The two, who beat out five other UW teams, will attend the national competition as part of the American Society of Health-System Pharmacists (ASHP) Midyear Clinical Meeting.

“To prepare for the upcoming competition in Orlando, Erin and I are working through practice patient cases. We are reviewing disease state guidelines, Centers for Disease Control and Prevention immunization schedules and health care maintenance recommendations,” says Hlavacek, from Loveland, Colo. “Most importantly, we are going to discuss the strategies we utilized to work through the case and presentation. We will not know the national case until we are doing the competition, so focusing on ways to improve the process of the competition will be the most valuable for us.”

During September, the School of Pharmacy held the local ASHP Clinical Skills Competition for all third- and fourth-year pharmacy students. The competition included a two-hour evaluation of a patient case; the development of a written care plan; and a two-minute oral presentation followed by a question-and-answer session.

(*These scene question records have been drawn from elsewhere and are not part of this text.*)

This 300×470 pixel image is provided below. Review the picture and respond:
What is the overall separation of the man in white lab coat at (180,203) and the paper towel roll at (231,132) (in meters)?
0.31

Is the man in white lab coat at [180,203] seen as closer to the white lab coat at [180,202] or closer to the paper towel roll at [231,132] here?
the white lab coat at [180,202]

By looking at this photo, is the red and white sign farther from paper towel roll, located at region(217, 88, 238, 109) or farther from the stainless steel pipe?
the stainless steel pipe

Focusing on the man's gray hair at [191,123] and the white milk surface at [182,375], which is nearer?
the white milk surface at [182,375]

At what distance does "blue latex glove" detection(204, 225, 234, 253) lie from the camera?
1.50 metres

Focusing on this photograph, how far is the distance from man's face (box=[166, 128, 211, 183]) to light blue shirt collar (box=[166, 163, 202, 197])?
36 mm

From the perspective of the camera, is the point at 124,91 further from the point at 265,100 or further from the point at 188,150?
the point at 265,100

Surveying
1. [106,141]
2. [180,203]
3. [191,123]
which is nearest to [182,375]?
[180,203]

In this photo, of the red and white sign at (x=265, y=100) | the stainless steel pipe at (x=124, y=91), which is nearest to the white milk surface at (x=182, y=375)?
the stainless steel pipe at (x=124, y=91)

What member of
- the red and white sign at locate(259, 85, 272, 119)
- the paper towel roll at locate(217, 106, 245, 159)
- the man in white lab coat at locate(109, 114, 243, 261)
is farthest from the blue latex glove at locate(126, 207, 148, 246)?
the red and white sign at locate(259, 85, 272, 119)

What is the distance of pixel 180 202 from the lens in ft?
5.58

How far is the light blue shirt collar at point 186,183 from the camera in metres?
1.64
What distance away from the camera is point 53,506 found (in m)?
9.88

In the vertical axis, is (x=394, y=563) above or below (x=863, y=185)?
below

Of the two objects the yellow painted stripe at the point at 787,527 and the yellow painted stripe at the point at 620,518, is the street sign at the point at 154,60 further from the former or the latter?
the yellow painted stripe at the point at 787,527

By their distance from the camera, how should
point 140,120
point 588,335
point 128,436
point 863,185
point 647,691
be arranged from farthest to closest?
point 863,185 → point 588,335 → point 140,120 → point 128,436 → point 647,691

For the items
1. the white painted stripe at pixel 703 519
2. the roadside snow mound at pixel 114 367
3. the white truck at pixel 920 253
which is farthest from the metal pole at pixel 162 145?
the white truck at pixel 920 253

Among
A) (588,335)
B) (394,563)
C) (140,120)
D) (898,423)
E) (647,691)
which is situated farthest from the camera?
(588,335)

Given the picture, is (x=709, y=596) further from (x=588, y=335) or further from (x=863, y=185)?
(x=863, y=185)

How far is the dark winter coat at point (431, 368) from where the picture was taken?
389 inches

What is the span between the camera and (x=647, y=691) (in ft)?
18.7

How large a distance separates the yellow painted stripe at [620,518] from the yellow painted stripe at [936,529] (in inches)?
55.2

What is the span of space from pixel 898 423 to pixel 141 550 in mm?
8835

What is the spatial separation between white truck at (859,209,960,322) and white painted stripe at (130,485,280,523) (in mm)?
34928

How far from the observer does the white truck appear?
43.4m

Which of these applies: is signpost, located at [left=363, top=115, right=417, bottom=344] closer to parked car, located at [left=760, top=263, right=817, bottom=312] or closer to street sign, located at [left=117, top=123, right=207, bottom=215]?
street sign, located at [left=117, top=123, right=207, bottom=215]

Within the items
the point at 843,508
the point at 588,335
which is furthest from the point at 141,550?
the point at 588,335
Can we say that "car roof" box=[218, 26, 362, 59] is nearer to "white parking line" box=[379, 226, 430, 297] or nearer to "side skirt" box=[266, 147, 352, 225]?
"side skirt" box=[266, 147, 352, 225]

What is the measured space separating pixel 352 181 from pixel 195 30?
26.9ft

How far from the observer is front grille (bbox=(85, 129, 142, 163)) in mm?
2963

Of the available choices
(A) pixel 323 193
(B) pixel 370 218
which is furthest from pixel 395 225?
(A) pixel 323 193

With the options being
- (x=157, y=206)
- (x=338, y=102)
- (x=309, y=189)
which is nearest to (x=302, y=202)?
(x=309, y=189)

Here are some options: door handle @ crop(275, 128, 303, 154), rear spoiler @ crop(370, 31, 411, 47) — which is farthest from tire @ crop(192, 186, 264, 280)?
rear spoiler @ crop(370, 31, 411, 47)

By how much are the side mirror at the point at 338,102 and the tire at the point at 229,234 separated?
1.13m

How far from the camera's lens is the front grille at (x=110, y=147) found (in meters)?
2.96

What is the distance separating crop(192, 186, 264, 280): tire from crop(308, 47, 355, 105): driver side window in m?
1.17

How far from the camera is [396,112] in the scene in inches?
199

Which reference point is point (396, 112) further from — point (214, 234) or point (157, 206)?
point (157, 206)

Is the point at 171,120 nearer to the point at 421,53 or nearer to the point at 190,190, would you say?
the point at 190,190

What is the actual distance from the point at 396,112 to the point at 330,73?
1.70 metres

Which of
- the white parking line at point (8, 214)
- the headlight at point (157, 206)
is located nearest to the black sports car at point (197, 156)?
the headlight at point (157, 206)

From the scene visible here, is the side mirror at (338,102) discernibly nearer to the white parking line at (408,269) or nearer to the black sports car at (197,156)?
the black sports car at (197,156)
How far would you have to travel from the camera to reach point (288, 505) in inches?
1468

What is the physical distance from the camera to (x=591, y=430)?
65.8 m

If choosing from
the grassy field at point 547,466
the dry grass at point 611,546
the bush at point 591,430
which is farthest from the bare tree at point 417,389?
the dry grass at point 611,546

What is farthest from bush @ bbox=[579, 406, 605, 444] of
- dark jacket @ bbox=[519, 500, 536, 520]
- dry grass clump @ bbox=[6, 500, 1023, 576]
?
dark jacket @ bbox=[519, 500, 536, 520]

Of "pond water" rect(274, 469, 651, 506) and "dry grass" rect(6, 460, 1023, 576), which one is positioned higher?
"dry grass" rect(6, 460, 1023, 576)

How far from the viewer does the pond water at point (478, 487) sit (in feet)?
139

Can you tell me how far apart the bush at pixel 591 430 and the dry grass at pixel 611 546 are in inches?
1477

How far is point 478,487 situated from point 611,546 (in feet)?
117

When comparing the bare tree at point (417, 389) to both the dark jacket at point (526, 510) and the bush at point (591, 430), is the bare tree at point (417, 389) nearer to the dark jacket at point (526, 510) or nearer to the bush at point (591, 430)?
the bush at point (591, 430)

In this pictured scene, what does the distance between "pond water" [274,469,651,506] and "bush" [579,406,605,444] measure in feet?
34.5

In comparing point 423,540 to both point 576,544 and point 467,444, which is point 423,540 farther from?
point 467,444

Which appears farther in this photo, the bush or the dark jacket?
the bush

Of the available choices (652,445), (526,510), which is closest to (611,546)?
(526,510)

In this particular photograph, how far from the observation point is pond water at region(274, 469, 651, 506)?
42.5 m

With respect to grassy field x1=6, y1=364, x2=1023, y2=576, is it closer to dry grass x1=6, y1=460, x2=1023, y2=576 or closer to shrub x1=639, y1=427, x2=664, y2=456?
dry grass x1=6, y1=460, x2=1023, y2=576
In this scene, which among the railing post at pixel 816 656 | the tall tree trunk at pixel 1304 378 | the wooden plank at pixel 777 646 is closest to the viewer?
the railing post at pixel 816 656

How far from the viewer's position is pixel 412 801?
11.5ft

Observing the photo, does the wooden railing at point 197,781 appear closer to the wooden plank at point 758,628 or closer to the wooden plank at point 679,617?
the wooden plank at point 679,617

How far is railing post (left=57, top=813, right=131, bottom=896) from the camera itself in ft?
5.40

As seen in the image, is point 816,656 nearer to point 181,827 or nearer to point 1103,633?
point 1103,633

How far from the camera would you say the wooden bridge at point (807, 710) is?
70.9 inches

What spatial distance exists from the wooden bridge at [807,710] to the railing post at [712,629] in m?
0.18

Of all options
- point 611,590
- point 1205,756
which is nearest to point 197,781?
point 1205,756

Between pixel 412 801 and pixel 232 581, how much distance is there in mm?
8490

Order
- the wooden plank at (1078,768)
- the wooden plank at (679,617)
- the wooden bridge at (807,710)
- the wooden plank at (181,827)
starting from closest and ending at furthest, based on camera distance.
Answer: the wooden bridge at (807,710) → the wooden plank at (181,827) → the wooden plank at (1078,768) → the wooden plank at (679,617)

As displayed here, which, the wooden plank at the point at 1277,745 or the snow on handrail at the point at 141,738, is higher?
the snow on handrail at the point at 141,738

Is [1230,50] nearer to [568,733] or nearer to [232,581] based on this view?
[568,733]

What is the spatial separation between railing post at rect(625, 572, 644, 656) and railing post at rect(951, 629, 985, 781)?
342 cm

Hlavacek says teams were given two hours to evaluate a patient case and develop a care plan for managing the patient’s acute and chronic problems. The two succeeded because there was mutual trust; the two were detail-oriented; and both prioritized patient care, Hlavacek says.

“We had to prioritize recommendations -- based upon the patient’s clinical presentation -- using the knowledge and critical-thinking skills that we have developed throughout pharmacy school. The case was designed to reflect real pharmacy issues that we are faced with during our P4 rotation year,” she says. “The goal was to be able to provide recommendations for the treatment and monitoring of potential problems that we found throughout the case based upon guidelines and current clinical data.”

Hlavacek says she was always interested in pursuing a career in the medical field. She specifically chose pharmacy because she had an interest in learning about pharmaceutical sciences and wanted a rewarding career with the ability to help others.

“Pharmacy is an amazing profession, and the roles that pharmacists are able to have in the health care field are continuing to expand,” she says. “I am looking forward to seeing how the profession evolves, and I will enjoy being able to help the public along the way.”

Yarborough, of Bandera, Texas, has similar thoughts about the profession.

“I chose this path because I wanted a career in the medical field. After taking a pharmacy technician class, I grew to love pharmacology,” Yarborough says. “During the class, a teacher suggested I become a pharmacist. I never thought I had the ability to attain such a prestigious professional degree but, now, almost seven years later, my dream is close to completion. I am becoming a pharmacist so I can help people live healthier lives while having the financial stability to take care of my family.”

Yarborough adds she is working toward becoming an ICU or emergency department pharmacist because she enjoys working in a fast-paced environment in high-pressure trauma situations while using her clinical knowledge. She hopes to pursue a residency program after graduation so that she can specialize in this field. 

Danielle Trierweiler, of Cheyenne, and Christina Wilkinson, of Colorado Springs, Colo., placed second in the local ASHP Clinical Skills Competition.